In order for this data to be tidy, it needs to represent one case per row with variables that are all independent from one another. Location information seems to be the most duplicative, so I will tidy that now. I will elect to keep the more specific neighborhood names with the borough in parentheses afterward, which will require a `unite` function. I am not sure if longitude and latitude are redundant locations, but I will keep them in case I want to map these later.

```{r}
airbnb <- airbnb_orig %>% 
  #combine neighbourhood and neighbourhood group
  unite("location",neighbourhood_group:neighbourhood)

airbnb
```

## Time Dependent Visualization

Now I'm ready to plot the reviews on a timeline. 
```{r}
# set up viz data object
reviews_timing <- airbnb %>%
  #include only the rows with reviews
  filter(number_of_reviews > 0) %>%
    # set up the x 
  ggplot(aes(x=last_review)) +
  #select density plot and set airbnb official color
  geom_density(fill="#FF5A5F")+
  #rename x axis
  labs(x="Date of Last Review", title = "Airbnb NYC 2019, Density of Last Review Date")+
  # make it shiny
  theme_gray()
  
  reviews_timing
```
There is a huge uptick in last review dates at the end of timeframe covered. I imagine this is good news for hosts who want up-to-date reviews. I selected the `geom_density` plot because I couldn't calculate counts of dates without binning them, which I first tried with `geom_line`.


To make it interesting, I will plot different lines for each borough.
```{r}
# set up viz data object
reviews_by_borough <- airbnb_orig %>%
  #include only the rows with reviews
  filter(number_of_reviews > 0) %>%
  filter(last_review > '2019-01-01') %>%
  #create groups by borough
  group_by(neighbourhood_group)

reviews_by_borough %>%
  # set up the x and y and group and color
  ggplot(aes(x=last_review, y=neighbourhood_group, fill= neighbourhood_group)) +
  geom_density_ridges(alpha=0.6, ) +
    theme_ridges() +
    theme(
      legend.position="none",
      panel.spacing = unit(0.1, "lines")) +
  #rename x axis
  labs(x="Date of Last Review", y= "Borough", title = "Date of Last Reviews in 2019, Airbnb Listings NYC")+
  # make it shiny
  theme_gray()
  
  reviews_by_borough
```
I first graphed this as another `geom_density` but couldn't see everything since it's all so uniform and stacked together. So I tried a ridgeline plot. I also limited to the year 2019 to see if I could find any remarkable variation, and there doesn't seem to be any. Another analysis could look at any differences about price bins.

## Visualizing Part-Whole Relationships
I want to learn more about how neighborhoods make up the NYC boroughs, as they are listed in this data set. I selected `treemap` because I want to show subgroups within groups, and also to see how each neighborhood and borough are represented in the data by count of listing. This graph will allow me to easily see how much area each covers.
```{r}
#prep the data frame
boroughs <- airbnb_orig %>%
  # select just the variables I want
  select(neighbourhood, neighbourhood_group) %>%
  count(neighbourhood, neighbourhood_group)
boroughs


boroughs %>%
treemap(boroughs,
        index= c("neighbourhood_group", "neighbourhood"),
        vSize = "n",
        type = "index",
        title = "Count of Listings by Neighborhood, Airbnb NYC 2019"
)
  
  
```
Wow.
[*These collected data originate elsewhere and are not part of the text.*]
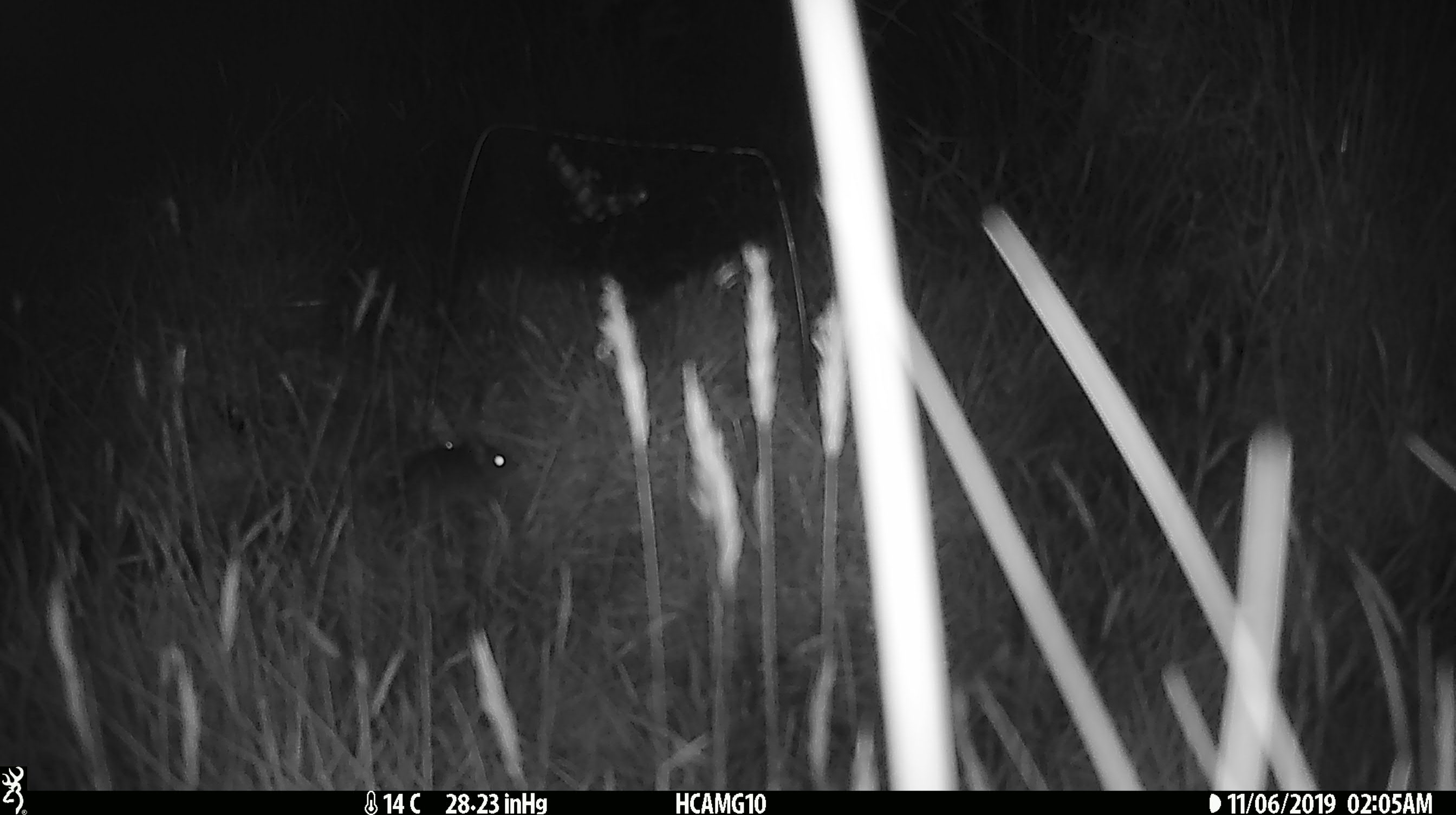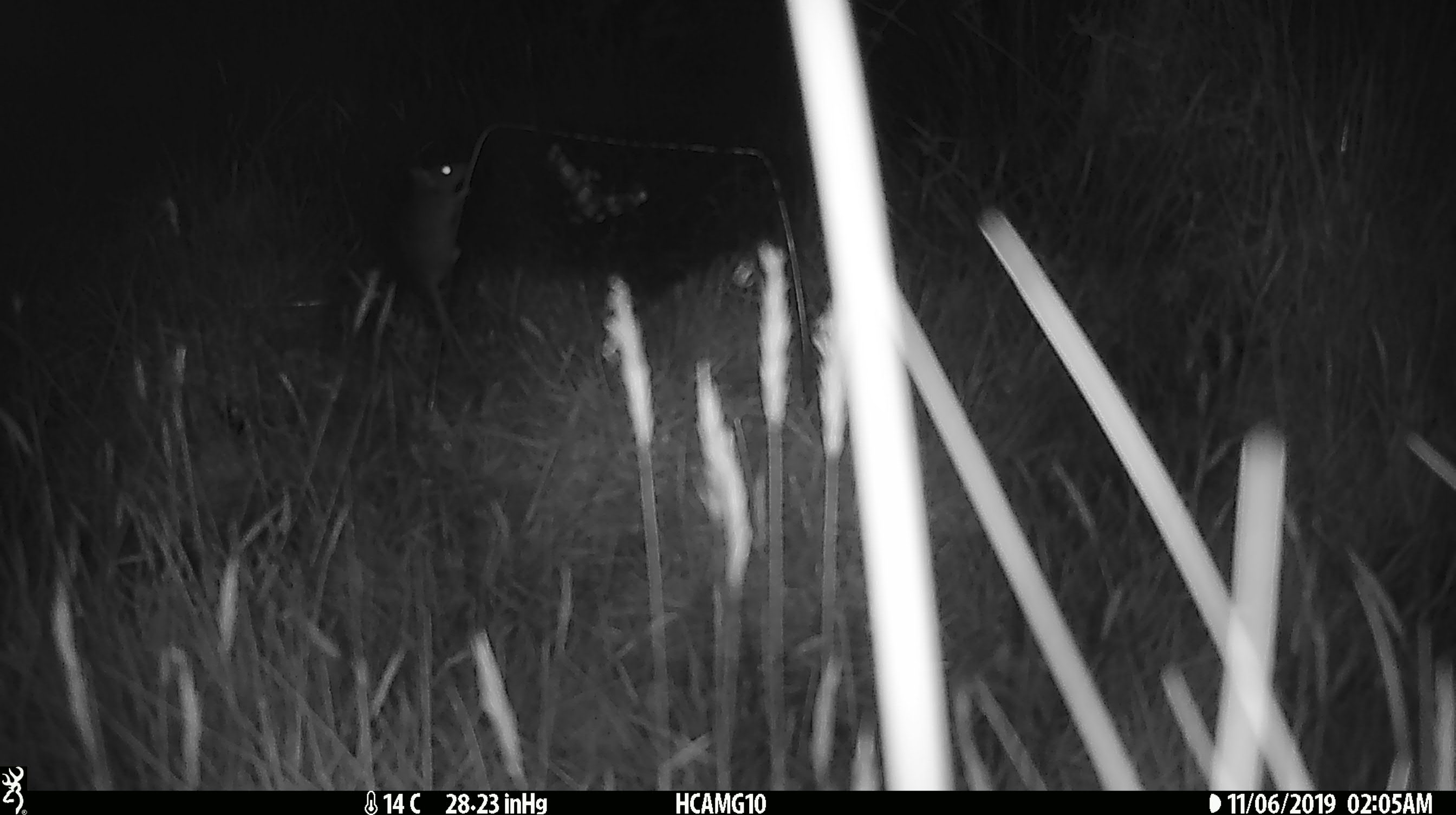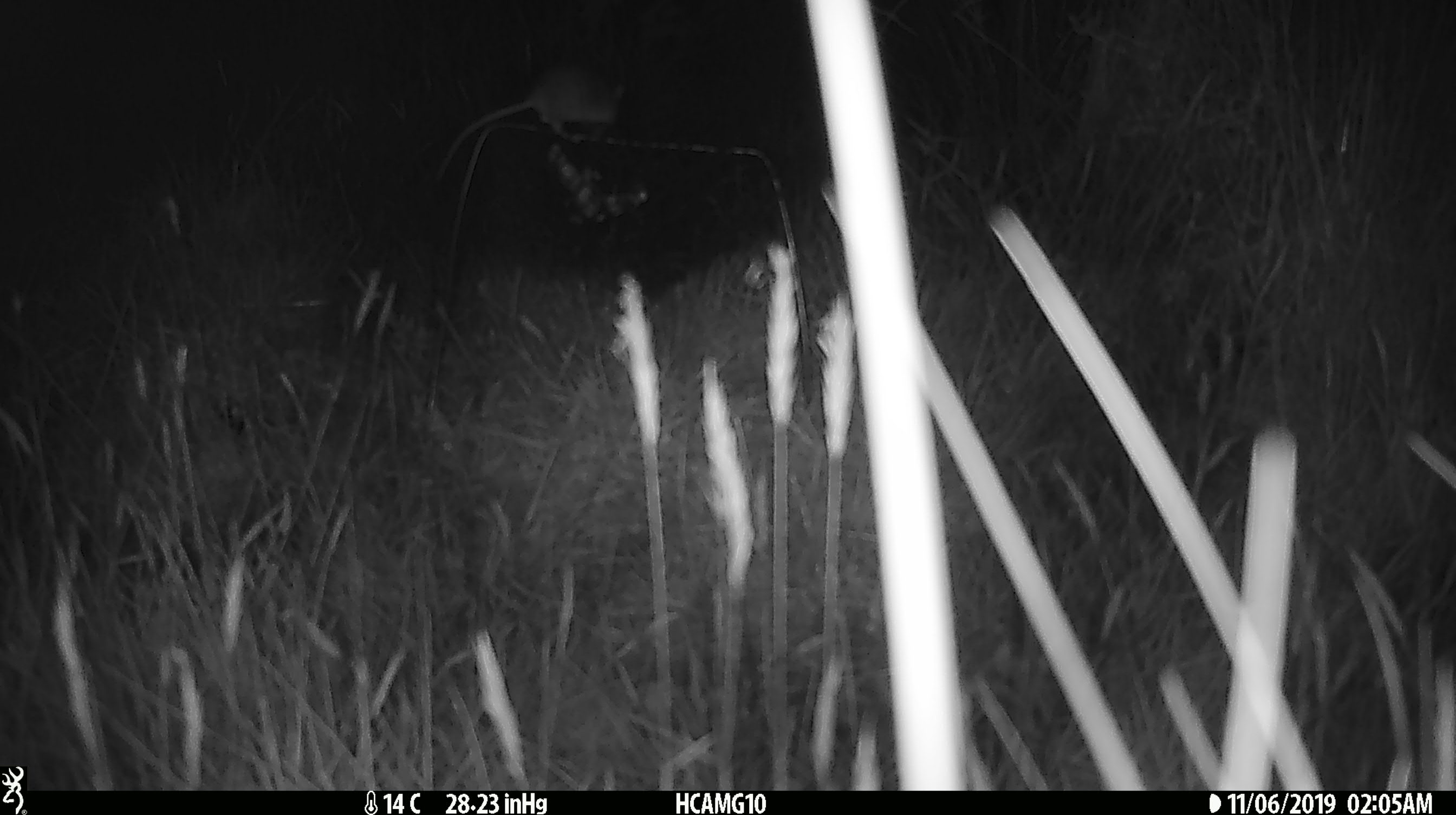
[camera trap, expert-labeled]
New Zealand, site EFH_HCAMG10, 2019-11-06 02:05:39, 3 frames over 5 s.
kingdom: Animalia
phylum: Chordata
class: Mammalia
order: Rodentia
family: Muridae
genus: Mus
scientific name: Mus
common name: mouse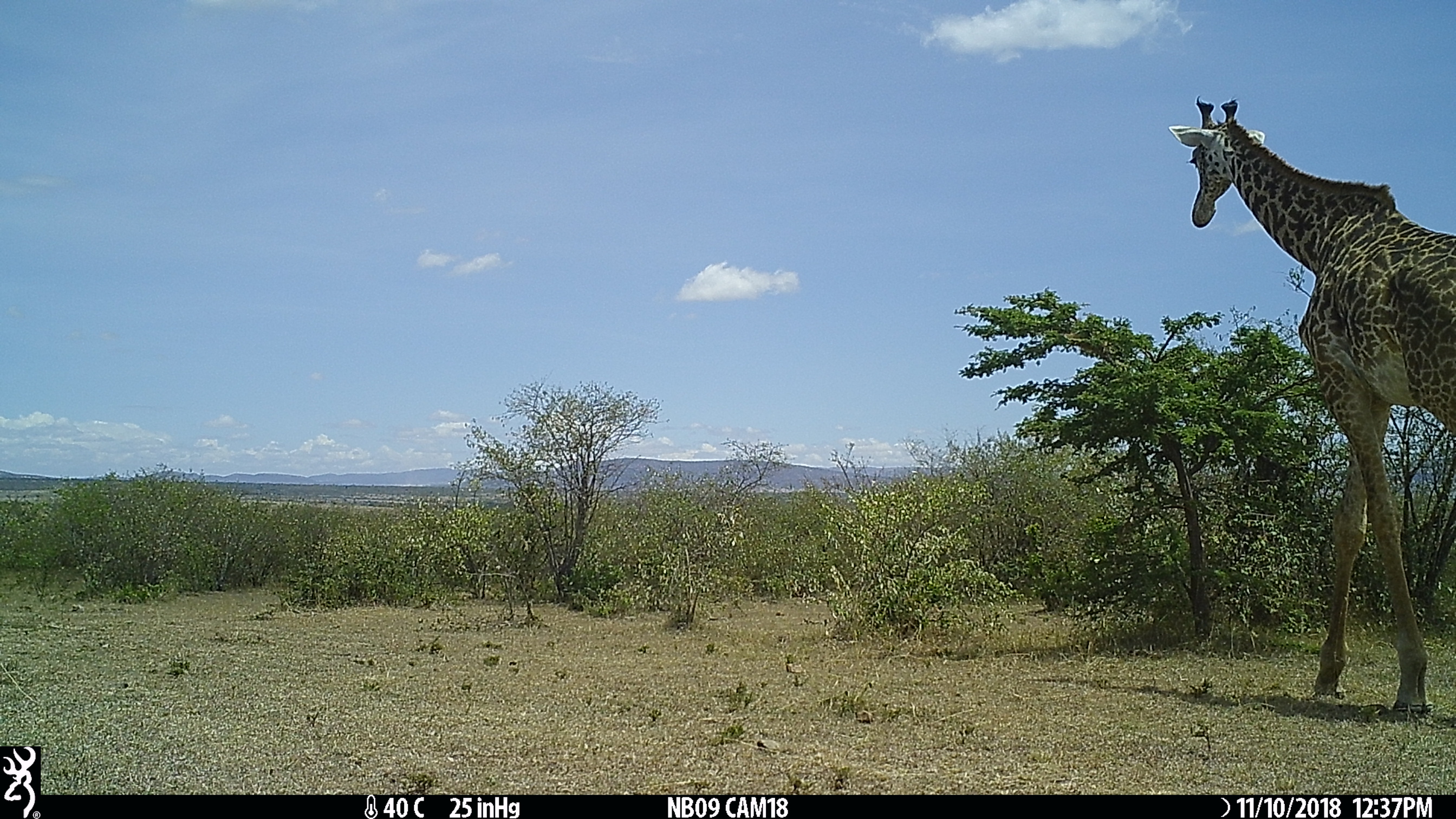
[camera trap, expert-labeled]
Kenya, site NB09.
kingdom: Animalia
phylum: Chordata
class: Mammalia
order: Artiodactyla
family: Giraffidae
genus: Giraffa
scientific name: Giraffa camelopardalis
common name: northern giraffe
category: giraffe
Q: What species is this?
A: Giraffe (northern giraffe) (Giraffa camelopardalis).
This really paints a picture regarding where the listings are located. I can easily see that Manhattan and Brooklyn are by far the most popular, with Queens in third, and the Bronx and Staten Island having a very small proportion of rows.

It would be interesting to create another treemap of average prices in each neighborhood.
```{r}
#prep the data frame
boroughs_price <- airbnb_orig %>%
  select(neighbourhood, neighbourhood_group, price) %>%
  group_by(neighbourhood, neighbourhood_group) %>%
  summarize(median(price))
boroughs_price



boroughs_price %>%
treemap(boroughs,
        index= c("neighbourhood_group", "neighbourhood"),
        vSize = "median(price)",
        type = "index",
        title = "Median Listing Price by Neighborhood, Airbnb NYC 2019"
)
```
Cool! Fort Wadsworth and then Woodrow are clearly the most expensive. Is that the castle, and/or the outliers I never dealt with?